Original article: cardiovascular

Early failure of the shelhigh pulmonary valve conduit in infants

Jeffrey M. Pearl, MD*a, David S. Cooper, MDb, Kevin E. Bove, MDc, Peter B. Manning, MDa

a Department of Departments of Pediatric Cardiothoracic Surgery, Cincinnati Children’s Hospital Medical Center, Cincinnati, Ohio, USA
b Department of Pediatric Cardiology, Cincinnati Children’s Hospital Medical Center, Cincinnati, Ohio, USA
c Department of Pathology, Cincinnati Children’s Hospital Medical Center, Cincinnati, Ohio, USA

* Address reprint requests to Dr Pearl, Pediatric Cardiac Transplantation, Cincinnati Children’s Hospital Medical Center, 3333 Burnet Ave, OSB-3, Cincinnati, OH 45229, USA
e-mail: pearj0{at}chmcc.org

Presented at the Thirty-eighth Annual Meeting of The Society of Thoracic Surgeons, Fort Lauderdale, FL, Jan 28–30, 2002.

Background. The ideal valved conduit for right-sided (pulmonary) reconstruction in infants and children remains elusive. Desired characteristics include availability, ease of implantation, and longevity. Cryopreserved homografts are most commonly used, but availability of small sizes and limited durability remain problematic. The Shelhigh porcine-valved conduit (SPVC) with its No-React anticalcification properties was developed as a potential alternative to homografts.

Methods. During a 10-month period, 8 patients underwent seven successful SPVC implantations. Median age was 9.5 days. Six conduits were less than 12 mm in diameter (range, 9 to 19 mm).

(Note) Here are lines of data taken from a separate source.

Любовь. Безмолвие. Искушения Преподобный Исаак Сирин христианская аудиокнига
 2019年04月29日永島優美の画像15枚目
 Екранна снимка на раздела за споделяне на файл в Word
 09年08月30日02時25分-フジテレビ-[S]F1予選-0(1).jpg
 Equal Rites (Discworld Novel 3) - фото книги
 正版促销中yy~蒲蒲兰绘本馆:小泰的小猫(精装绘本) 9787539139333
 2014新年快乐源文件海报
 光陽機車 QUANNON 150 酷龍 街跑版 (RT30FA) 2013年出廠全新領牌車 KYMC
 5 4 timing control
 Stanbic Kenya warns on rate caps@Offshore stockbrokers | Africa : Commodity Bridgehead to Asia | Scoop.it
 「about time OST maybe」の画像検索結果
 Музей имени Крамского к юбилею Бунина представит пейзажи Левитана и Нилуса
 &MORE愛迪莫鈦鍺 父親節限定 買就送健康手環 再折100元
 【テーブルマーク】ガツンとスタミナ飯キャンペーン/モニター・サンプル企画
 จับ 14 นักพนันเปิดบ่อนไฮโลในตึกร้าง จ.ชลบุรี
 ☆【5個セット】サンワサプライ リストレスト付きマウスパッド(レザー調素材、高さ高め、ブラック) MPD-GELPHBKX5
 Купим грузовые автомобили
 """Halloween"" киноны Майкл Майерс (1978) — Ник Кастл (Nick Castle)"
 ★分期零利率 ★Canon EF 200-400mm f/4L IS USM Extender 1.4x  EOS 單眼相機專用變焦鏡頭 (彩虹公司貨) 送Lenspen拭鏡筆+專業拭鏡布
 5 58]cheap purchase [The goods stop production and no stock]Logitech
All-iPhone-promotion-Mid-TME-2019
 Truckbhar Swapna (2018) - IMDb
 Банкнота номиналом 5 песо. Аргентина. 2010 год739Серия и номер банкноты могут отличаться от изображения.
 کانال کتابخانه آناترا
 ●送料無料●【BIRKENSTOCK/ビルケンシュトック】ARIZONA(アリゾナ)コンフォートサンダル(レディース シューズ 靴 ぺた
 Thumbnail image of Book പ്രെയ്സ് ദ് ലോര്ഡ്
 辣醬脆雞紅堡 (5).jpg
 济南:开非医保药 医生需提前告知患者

Results. The early and late survival rates were 100%. During a mean follow-up of 18 months, five conduits were replaced at 6, 10, 12, 12, and 13 months for severe obstruction. Actuarial conduit failure at 12 months was 72%. Explanted SPVCs demonstrated marked pseudointimal peel formation along the original intima with an intense granulomatous inflammatory reaction. The intimal reaction was severely fibrogenic, but calcification was not present. For comparison, we retrospectively reviewed the cases of 23 infants receiving cryopreserved homografts during an overlapping period. Twelve patients, 6 of them neonates, were less than 90 days old. Mean homograft size was 13 mm (range, 8 to 15 mm), with nine less than 13 mm. During a mean follow-up of 26 months, six conduits were replaced at 7, 12, 12, 16, 20, and 35 months (sizes 13, 17, 14, 12, 10, and 12 mm, respectively). Only three of nine homografts less than 13 mm in size were replaced during a mean follow-up of 12 months. The overall homograft replacement rate was 17% at 22 months (p = 0.005) compared with the SPVC).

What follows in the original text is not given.